- Born: 4 October 1773 Spitalfields, Middlesex, England
- Died: 20 January 1862 (aged 88) Hoddesdon, Hertfordshire, England
- Resting place: Hoddesdon
- Occupations: poet, hymnist
- Partner: Mary Jane McKenzie
- Writing career
- Language: English
- Genres: poems, hymns
- Notable works: The Spirit of the Psalms: Or, a Compressed Version of Select Portions of the Psalms of David, Adapted to Christian Worship

= Harriet Auber =

English poet and hymnist (1773–1862)

Harriet Auber (4 October 1773 — 20 January 1862) was an English poet and hymnist. She is best remembered for her collection The Spirit of the Psalms, published in 1829, and for her hymn "Our blest Redeemer, ere he breathed," a treatise on the Holy Spirit and his work.

==Early years==
Henriette ("Harriet") Auber was born in Spitalfields, London, on 4 October 1773. Her actual name was Henriette, but she was known as Harriet. She was the daughter of James Auber, of Hackney, a Church of England clergyman. The family was of French Protestant extraction, and probably of the same lineage as the musical composer Daniel Francois Esprit Auber.

==Career==
Auber lived in a quiet and secluded home, first at Broxbourne, and then at Hoddesdon, Hertfordshire, with her sisters. She occupied much of her time in poetic composition, most of which remained unpublished. She had a large circle of relatives and friends.

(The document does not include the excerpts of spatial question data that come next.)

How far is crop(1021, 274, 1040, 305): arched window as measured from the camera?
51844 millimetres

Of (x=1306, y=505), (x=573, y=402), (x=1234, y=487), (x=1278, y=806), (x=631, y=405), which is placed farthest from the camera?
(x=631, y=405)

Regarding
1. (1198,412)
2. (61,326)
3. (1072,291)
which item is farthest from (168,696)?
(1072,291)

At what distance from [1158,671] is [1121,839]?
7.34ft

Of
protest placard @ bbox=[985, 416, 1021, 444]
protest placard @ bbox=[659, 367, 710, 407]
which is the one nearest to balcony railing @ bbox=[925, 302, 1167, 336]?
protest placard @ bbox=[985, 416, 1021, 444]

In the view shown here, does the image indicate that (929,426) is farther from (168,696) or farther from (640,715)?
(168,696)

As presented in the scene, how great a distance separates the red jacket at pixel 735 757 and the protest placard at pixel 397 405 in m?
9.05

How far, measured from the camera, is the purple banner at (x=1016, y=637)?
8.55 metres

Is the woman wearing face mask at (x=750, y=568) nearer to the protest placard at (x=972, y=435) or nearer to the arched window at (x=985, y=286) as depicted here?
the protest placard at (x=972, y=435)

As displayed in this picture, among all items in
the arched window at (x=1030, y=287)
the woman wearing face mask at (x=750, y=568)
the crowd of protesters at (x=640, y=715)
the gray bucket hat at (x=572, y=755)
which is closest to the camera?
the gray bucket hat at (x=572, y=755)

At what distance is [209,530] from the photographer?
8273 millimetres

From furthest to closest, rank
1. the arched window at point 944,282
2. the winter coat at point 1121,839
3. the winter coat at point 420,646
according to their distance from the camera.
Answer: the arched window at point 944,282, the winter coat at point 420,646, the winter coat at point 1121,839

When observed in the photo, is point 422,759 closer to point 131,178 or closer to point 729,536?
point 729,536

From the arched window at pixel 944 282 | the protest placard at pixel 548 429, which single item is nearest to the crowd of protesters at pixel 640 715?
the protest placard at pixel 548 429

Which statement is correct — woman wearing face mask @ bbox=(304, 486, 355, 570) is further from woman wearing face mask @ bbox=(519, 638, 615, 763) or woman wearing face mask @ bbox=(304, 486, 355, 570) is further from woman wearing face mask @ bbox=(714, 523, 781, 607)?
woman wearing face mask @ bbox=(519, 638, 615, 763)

In 1829 The Spirit of the Psalms; or, a Compressed Version of Select Portions of the Psalms of David was published at London anonymously. Several of these Psalms were transferred to the Church Psalmody, Boston, 1831, and other collections, where they were credited to the Spirit of the Psalms. In 1834, Rev. Henry Francis Lyte's book appeared, also entitled The Spirit of the Psalms. Led simply by the title, and not aware that the two books were entirely different, or that there were two books of the same name, subsequent compilers credited these hymns to Rev. Lyte. However, the earlier work was the production of Auber, published when she was 56. It contains a few selections from well-known authors, to some of which the names are attached; the larger part of the pieces, however, were written by Auber.

==Later years==
During the latter years of her life, Auber lived with her valued friend, Miss Mary Jane McKenzie, the author of the tale "Private Life" as well as "Lectures on the Parables" and "Lectures on the Miracles". Auber died on 20 January 1862, at the age of 88, at her residence in Hoddesdon, Hertfordshire. She was buried there beside McKenzie, whom she had survived a few years.